Pittsburgh Post-Gazette

Gastroente­rologist helped transform city into center of medical research

- By Chris Potter Chris Potter: cpotter@postgazett­e.com or 412-263-2533.

Richard Lawrence Wechsler, who died at age 93 on Jan. 13, helped transform Pittsburgh into a nationally renowned center of medical research. He was also a widely beloved local gastroente­rologist -— although he did once risk upsetting his children’s digestion for the sake of health awareness.

“One of my strongest memories is when he came home and put two lungs on the dining room table. One was fleshy and red, and the other shriveled and black,” recalls filmmaker Carl Kurlander, whose mother was married to Dr. Wechsler for two years after his first wife’s death.

“I don’t know where he found them,” said Mr. Kurlander, who maintained a relationsh­ip with Dr. Wechsler long after his mother’s divorce. “But his point was, ‘This is a smoker’s lung.’ And none of the kids ever took up smoking.”

Born the son of a Squirrel Hill doctor, Dr. Wechsler studied at Harvard and the University of Pittsburgh. Just after finishing medical school, Mr. Kurlander recalled, Dr. Wechsler’s father introduced him to Jonas Salk, who later developed the polio vaccine. But Dr. Wechsler turned down a chance to work with Dr. Salk, Mr. Kurlander said, “because he didn’t think the research was going anywhere.”

Dr. Wechsler was more prescient about another Pittsburgh medical legend: pioneering transplant surgeon Dr. Thomas Starzl, who arrived in Pittsburgh in 1981. A medical journal that Dr. Wechsler edited, the American Journal of Digestive Diseases, published some of Dr. Starzl’s early research at a time when organ transplant­s were highly controvers­ial.

“He was a very important guy,” Dr. Starzl said. “If you knew him and he trusted you, you had an outlet. And the publicatio­n of that work helped the authors.”

Dr. Starzl’s research helped establish Pittsburgh’s national reputation as a health care juggernaut. Dr. Wechsler’s son, Lawrence, called his father “one of the leaders in expanding our horizons here in Pittsburgh.”

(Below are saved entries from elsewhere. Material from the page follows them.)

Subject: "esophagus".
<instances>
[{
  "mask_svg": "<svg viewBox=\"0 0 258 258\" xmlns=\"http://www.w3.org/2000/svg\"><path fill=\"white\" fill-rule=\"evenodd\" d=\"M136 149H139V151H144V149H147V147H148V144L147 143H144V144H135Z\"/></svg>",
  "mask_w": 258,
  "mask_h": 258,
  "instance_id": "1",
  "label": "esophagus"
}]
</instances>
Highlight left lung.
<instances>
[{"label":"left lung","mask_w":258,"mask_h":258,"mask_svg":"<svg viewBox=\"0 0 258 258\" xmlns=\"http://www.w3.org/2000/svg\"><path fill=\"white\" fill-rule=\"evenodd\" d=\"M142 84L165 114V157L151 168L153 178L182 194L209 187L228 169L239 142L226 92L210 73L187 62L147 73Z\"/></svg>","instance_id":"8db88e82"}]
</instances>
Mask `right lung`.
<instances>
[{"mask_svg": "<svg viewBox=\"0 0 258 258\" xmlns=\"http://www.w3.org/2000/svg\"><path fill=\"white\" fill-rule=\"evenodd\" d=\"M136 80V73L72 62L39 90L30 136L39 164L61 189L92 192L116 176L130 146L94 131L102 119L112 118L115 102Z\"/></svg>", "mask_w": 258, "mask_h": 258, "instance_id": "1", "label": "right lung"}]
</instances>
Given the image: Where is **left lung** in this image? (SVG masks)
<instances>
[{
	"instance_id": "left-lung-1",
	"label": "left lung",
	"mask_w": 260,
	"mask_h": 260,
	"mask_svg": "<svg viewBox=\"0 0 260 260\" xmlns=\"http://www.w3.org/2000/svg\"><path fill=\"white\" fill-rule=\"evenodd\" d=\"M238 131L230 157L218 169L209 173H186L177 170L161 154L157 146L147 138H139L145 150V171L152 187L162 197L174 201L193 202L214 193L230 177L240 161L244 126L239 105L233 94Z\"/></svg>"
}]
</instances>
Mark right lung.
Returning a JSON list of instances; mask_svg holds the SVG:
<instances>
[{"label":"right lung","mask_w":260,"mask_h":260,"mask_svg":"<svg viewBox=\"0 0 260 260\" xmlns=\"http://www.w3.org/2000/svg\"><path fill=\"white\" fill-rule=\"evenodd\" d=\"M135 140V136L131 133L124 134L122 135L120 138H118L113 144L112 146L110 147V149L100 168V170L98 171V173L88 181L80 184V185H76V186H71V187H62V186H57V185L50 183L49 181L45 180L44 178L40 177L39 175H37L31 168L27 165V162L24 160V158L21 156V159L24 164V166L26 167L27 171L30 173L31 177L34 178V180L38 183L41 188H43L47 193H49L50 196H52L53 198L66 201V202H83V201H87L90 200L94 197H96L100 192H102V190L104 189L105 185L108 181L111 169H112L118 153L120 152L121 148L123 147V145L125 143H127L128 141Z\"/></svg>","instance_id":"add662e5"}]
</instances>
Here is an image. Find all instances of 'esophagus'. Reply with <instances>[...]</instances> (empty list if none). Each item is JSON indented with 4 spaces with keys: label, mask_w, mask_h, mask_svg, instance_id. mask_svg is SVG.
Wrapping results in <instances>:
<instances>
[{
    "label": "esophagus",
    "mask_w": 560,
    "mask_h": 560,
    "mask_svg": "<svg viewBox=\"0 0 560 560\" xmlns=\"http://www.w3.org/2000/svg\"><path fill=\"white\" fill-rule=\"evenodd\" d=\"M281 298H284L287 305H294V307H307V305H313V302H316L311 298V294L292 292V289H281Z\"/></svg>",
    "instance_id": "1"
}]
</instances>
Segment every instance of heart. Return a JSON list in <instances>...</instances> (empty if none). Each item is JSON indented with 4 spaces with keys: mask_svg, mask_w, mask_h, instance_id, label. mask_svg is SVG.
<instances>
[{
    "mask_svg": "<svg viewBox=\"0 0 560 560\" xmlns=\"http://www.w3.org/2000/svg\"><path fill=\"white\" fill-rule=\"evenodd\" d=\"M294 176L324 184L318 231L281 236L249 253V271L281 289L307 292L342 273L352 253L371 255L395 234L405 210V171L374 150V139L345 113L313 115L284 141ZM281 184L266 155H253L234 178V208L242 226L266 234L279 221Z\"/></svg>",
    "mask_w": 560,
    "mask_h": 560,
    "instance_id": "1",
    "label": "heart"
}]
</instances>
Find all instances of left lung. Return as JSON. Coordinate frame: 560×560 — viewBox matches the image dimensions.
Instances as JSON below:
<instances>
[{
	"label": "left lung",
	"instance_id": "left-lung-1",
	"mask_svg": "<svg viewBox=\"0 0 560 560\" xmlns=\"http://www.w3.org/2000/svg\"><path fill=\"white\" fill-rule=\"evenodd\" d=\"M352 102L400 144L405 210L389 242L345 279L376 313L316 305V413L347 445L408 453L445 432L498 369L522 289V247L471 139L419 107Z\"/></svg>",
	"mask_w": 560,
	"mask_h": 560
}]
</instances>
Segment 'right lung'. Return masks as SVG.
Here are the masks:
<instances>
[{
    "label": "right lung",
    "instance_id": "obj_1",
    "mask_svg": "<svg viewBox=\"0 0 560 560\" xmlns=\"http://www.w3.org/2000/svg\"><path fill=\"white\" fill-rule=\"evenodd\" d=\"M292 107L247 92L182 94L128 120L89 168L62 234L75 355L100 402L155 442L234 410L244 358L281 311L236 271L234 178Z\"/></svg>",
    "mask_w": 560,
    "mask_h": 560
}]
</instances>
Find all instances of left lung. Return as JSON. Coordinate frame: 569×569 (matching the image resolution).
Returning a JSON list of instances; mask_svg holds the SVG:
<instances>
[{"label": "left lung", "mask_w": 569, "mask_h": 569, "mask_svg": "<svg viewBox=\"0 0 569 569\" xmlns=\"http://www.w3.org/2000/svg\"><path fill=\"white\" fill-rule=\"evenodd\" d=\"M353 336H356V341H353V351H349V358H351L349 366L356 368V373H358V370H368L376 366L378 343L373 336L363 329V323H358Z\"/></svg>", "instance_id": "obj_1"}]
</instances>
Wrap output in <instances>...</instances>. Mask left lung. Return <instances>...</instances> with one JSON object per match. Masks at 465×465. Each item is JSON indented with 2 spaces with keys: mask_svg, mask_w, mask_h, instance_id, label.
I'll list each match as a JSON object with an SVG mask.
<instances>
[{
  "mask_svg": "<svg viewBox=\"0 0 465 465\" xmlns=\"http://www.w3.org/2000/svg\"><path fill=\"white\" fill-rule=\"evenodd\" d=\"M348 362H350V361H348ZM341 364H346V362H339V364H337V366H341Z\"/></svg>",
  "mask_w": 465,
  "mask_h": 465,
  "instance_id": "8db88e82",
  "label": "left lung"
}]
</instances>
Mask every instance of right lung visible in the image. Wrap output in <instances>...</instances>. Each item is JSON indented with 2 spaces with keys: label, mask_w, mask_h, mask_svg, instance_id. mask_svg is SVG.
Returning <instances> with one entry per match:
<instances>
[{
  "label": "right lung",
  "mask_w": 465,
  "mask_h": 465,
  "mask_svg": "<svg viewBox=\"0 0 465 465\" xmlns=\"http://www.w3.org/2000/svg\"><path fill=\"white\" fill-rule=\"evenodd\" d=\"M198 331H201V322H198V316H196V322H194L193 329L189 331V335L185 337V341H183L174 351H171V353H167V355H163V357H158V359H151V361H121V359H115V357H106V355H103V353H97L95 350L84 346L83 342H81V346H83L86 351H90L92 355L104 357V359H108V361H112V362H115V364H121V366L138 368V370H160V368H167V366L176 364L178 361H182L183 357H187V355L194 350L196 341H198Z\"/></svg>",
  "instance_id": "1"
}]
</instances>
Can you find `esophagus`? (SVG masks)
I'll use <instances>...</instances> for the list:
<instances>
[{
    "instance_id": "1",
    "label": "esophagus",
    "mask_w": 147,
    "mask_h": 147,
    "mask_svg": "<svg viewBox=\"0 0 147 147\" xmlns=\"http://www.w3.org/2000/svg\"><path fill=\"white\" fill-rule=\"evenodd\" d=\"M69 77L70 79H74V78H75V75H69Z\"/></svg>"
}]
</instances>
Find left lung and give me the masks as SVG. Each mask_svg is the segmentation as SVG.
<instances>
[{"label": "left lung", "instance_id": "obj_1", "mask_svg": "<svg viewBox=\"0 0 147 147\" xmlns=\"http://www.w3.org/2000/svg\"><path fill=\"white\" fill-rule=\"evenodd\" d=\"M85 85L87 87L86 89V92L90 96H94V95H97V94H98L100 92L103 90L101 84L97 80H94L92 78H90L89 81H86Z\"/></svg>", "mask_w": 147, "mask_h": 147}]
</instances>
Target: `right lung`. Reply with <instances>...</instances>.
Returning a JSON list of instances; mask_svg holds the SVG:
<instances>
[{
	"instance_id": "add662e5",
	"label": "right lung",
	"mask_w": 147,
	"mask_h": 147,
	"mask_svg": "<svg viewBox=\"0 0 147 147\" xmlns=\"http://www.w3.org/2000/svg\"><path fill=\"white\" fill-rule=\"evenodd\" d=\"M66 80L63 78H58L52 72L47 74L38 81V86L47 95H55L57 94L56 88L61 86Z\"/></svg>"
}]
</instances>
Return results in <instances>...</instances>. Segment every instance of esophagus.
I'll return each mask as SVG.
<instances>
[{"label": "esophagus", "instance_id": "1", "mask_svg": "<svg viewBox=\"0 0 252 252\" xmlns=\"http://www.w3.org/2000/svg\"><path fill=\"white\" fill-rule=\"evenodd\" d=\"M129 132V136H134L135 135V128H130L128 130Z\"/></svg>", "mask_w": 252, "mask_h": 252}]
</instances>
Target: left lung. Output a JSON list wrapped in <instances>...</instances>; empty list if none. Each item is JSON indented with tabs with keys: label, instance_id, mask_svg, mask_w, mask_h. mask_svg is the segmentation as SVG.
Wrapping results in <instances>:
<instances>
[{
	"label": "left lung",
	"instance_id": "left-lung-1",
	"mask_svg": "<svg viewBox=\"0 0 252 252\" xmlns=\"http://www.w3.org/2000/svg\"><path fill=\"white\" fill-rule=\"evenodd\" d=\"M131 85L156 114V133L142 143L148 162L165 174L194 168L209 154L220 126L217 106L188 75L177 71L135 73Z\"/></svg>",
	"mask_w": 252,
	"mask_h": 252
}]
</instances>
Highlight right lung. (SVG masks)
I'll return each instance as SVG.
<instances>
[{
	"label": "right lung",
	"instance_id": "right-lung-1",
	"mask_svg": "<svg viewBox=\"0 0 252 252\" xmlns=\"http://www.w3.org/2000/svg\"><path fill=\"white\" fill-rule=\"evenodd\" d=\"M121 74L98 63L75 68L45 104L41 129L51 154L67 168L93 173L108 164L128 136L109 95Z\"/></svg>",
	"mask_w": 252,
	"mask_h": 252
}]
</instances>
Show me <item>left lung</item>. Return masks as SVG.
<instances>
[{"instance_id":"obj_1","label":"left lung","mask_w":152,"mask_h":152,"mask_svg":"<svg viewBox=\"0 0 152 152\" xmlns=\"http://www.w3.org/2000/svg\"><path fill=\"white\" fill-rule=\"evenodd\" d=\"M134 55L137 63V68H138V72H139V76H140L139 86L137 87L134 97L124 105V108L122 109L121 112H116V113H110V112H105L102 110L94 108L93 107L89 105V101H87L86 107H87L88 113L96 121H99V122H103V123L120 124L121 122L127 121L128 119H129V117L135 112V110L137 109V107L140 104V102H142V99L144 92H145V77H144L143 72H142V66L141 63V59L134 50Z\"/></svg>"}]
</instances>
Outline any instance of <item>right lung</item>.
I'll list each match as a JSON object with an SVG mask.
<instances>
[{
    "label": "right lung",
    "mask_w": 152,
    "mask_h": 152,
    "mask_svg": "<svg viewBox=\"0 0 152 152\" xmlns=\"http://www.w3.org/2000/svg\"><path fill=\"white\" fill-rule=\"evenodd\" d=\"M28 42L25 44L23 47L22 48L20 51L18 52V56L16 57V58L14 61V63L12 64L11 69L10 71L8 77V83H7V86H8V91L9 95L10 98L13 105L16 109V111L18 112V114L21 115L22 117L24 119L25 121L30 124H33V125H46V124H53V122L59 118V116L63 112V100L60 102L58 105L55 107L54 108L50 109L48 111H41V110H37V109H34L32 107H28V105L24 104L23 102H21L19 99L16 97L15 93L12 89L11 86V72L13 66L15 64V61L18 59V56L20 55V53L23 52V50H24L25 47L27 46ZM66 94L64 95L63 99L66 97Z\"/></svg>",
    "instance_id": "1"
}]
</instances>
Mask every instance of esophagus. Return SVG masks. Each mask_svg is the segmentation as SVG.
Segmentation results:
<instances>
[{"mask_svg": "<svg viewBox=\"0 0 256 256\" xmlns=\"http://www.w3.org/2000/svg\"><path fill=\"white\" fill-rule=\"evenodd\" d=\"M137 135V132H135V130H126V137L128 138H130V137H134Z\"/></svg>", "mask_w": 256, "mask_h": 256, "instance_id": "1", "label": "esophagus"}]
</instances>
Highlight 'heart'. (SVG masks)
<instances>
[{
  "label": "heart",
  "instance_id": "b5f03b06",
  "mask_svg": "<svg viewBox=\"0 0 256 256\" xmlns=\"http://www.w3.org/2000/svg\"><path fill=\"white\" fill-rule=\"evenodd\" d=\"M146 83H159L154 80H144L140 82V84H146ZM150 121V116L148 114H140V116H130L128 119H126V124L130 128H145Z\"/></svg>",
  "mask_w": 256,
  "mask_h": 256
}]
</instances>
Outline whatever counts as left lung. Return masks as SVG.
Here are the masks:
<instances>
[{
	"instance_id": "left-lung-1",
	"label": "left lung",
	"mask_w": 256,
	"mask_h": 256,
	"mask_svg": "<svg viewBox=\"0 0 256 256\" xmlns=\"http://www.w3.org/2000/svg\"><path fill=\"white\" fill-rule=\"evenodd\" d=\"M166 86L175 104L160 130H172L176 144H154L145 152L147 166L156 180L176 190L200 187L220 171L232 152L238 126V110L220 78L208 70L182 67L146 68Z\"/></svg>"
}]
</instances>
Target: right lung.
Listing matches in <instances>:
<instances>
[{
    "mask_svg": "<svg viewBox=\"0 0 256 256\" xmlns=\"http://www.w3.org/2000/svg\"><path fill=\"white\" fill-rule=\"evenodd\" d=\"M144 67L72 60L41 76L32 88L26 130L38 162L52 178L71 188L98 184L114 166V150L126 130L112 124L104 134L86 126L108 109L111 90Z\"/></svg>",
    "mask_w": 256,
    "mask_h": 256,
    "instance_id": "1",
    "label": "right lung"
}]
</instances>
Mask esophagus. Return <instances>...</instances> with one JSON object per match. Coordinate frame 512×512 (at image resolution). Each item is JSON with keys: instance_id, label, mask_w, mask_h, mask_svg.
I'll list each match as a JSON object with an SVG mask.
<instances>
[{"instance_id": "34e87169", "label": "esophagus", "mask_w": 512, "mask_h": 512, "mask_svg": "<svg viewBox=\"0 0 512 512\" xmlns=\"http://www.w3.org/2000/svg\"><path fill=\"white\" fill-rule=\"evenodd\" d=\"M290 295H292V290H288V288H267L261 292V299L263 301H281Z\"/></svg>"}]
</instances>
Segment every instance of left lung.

Dr. Wechsler was a pioneer in his own right, his son said. He was, for example, the first local doctor to perform endoscopie­s, and was an early adopter of performing regular cancer screenings.

Lawrence Wechsler himself chairs the Neurology Department at the University of Pittsburgh’s Schools of Health Sciences. He said his father inspired his medical career “by example. He always took his children on his hospital rounds. He loved to take us with him, because he was proud of what he did, and because that was a way to spend time with us.”

Dr. Wechsler’s own dietary habits, his son recalled, included “a typical breakfast of a bologna sandwich and Tab [diet soda] every morning. He was so busy, I don’t know how much time he had to eat the rest of the day.”

His patients included some of the city’s leading personages, though his highest-profile patient may have been world-famous cellist Pablo Casals, who took ill during a tour stop in Pittsburgh. And his son recalled that when the family went to dinner at the Concordia Club, “It would take about an hour to get from the door to our table because everyone knew him.”

Dr. Wechsler’s civic contributi­ons also included serving a stint as a team doctor for the Pittsburgh Pirates, although his son recalled that “he couldn’t stand sports. He was totally bored by baseball.”

Mr. Kurlander recalled a story in which an ailing player asked Dr. Wechsler if he could pitch. “How do I know?” Dr. Wechsler replied. “I’m a gastroente­rologist.”

Services for Dr. Wechsler were held earlier this week. In addition to Lawrence Wechsler, he is survived by Ellen I. Wechsler of Pittsburgh and Richard W. Wechsler. of Bridgevill­e. Other survivors include three grandchild­ren and a great-grandchild.